My sin, not in part but the whole,
Is nailed to the cross,
And I bear it no more,
Praise the Lord, praise the Lord, O my soul!”

When he wrote “when sorrows like sea billows roll,” Spafford was specifically referring to the ocean waves that took his family from him.

Horatio Spafford

Anna Spafford

Further Struggles and God’s Work

The story doesn’t end with the reunion of Horatio Spafford and his wife Anna: the couple went on to have three more children including their only son Horatio junior.

Tragedy struck again when Horatio Jr died of scarlet fever, when he was just four years of age.

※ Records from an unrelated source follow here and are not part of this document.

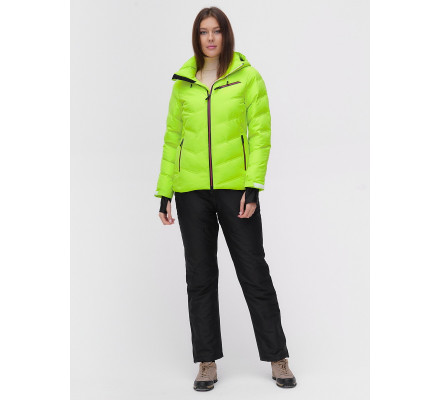 Горнолыжный костюм  салатового цвета 02081Sl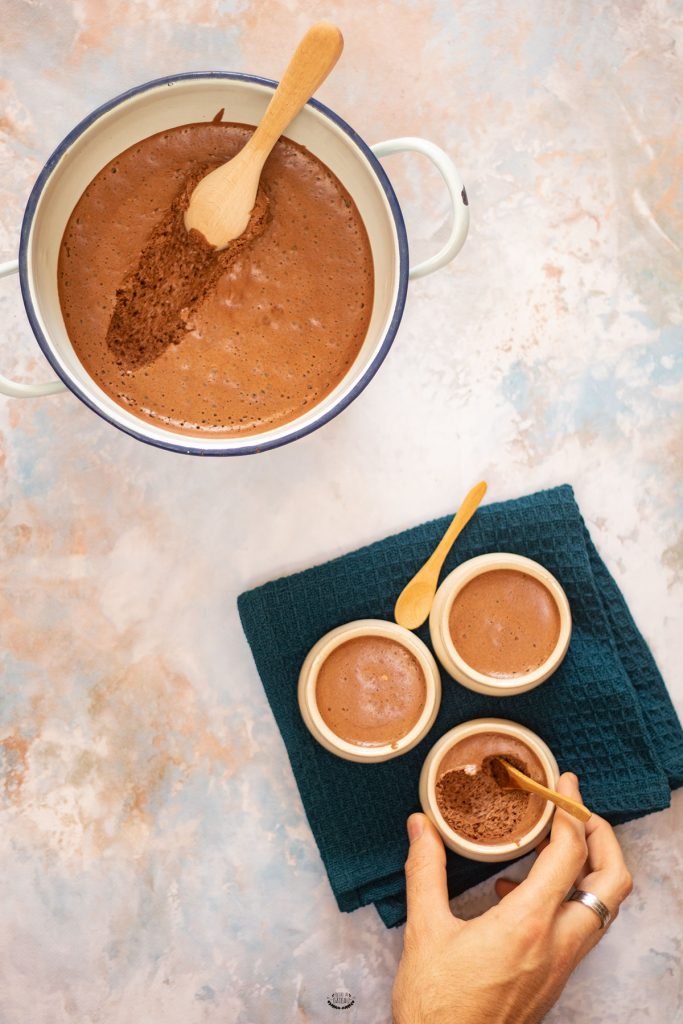 mousse au chocolat lait de coco yann couvreur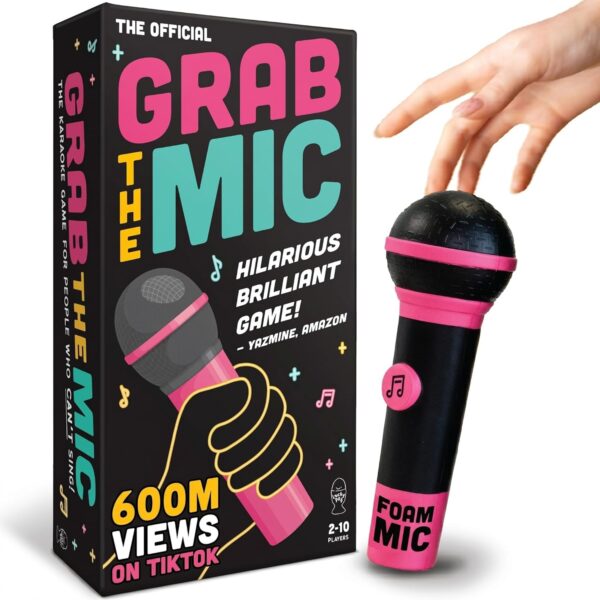 Lucky Egg Officiel Grab The Mic – Un jeu de société karaoké familial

Instead of comforting them, the Spafford’s own church blamed them for the tragedies, claiming it was divine punishment.

The couple’s experiences, seem similar to what the Biblical Job had experiences: loss of fortune and family; restoration; judgement from trusted friends; and later rejoicing.

While Horatio and Anna were likely very upset and angry at the unfair judgement of people who were supposed to be their trusted and supportive church family, it spurred the Spaffords onto greater things for God: they established the ‘American Colony’ in Israel.

The group’s mission was to serve the poor, no matter their religion, and not to preach the gospel, but simply to serve. With this as their basis, they gained the trust of the local Muslim, Jewish, and Christian communities in Israel.

During World War I the American Colony was able to support those suffering in Israel by operating hospitals, orphanages, soup kitchens and other charities.

The group became the subject of a Nobel prize winning book called “Jerusalem” by the Swedish novelist Selma Lagerlöf.

While there, the couple were blessed with another son,  Jacob Eliahu, a teenager who they adopted. Jacob had been born into a Turkish/Jewish family.